Literature DB >> 15494420

Glycogen synthase kinase 3 beta induces caspase-cleaved tau aggregation in situ.

Jae-Hyeon Cho1, Gail V W Johnson.   

Abstract

Tau is a substrate of caspases, and caspase-cleaved tau has been detected in Alzheimer's disease brain but not in control brain. Furthermore, in vitro studies have revealed that caspase-cleaved tau is more fibrillogenic than full-length tau. Considering these previous findings, the purpose of this study was to determine how the caspase cleavage of tau affected tau function and aggregation in a cell model system. The effects of glycogen synthase kinase 3 beta (GSK3 beta), a well established tau kinase, on these processes also were examined. Tau or tau that had been truncated at Asp-421 to mimic caspase cleavage (Tau-D421) was transfected into cells with or without GSK3 beta, and phosphorylation, microtubule binding, and tau aggregation were examined. Tau-D421 was not as efficiently phosphorylated by GSK3 beta as full-length tau.
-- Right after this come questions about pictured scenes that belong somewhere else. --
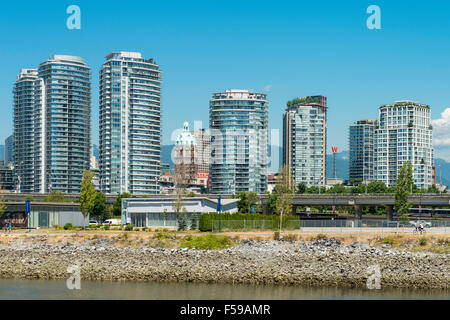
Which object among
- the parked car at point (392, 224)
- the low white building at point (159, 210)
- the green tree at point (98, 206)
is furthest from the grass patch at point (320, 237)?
the green tree at point (98, 206)

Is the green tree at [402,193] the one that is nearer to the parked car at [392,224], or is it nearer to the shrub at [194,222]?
the parked car at [392,224]

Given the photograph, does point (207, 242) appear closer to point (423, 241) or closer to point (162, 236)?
point (162, 236)

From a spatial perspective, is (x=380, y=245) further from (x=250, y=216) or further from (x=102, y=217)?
(x=102, y=217)

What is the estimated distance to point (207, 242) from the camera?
68.1m

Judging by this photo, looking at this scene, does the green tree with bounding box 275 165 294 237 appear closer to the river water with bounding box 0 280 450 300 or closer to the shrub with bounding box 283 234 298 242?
the shrub with bounding box 283 234 298 242

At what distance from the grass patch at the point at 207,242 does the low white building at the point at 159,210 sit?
55.1 feet

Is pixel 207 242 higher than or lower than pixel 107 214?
higher

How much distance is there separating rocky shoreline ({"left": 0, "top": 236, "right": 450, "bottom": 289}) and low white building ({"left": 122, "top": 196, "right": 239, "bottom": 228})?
746 inches

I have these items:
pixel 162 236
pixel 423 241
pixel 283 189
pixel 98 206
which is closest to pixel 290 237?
pixel 283 189

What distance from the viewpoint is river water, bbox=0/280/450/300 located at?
1921 inches

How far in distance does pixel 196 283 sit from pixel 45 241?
2839 cm

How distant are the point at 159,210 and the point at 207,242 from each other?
80.6ft

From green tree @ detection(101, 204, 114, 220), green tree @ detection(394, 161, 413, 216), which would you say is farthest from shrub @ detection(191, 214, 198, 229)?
green tree @ detection(101, 204, 114, 220)

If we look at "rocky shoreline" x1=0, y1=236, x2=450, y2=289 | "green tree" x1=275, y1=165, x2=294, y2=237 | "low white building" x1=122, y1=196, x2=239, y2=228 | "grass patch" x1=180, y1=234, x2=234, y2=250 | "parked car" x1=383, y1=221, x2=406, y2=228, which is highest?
"green tree" x1=275, y1=165, x2=294, y2=237
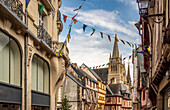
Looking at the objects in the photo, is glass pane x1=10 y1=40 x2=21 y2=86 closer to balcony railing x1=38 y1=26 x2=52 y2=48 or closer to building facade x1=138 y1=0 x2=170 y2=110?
balcony railing x1=38 y1=26 x2=52 y2=48

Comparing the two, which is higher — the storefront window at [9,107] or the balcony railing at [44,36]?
the balcony railing at [44,36]

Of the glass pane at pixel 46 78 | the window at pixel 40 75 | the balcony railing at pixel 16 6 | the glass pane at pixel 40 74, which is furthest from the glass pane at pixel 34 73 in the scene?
the balcony railing at pixel 16 6

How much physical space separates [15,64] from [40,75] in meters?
3.47

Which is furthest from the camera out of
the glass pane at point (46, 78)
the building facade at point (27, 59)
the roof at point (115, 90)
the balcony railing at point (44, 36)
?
the roof at point (115, 90)

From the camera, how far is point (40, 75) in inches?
531

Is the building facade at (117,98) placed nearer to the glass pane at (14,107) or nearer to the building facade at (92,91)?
the building facade at (92,91)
Tau-D421 efficiently bound microtubules, and in contrast to the full-length tau, co-expression with GSK3 beta did not result in a reduction in the ability of Tau-D421 to bind microtubules. In the absence of GSK3 beta, neither Tau-D421 nor full-length tau formed Sarkosyl-insoluble inclusions. However, in the presence of GSK3 beta, Tau-D421, but not full-length tau, was present in the Sarkosyl-insoluble fraction and formed thioflavin-S-positive inclusions in the cell. Nonetheless, co-expression of GSK3 beta and Tau-D421 did not result in an enhancement of cell death. These data suggest that a combination of phosphorylation events and caspase activation contribute to the tau oligomerization process in Alzheimer's disease, with GSK3 beta-mediated tau phosphorylation preceding caspase cleavage.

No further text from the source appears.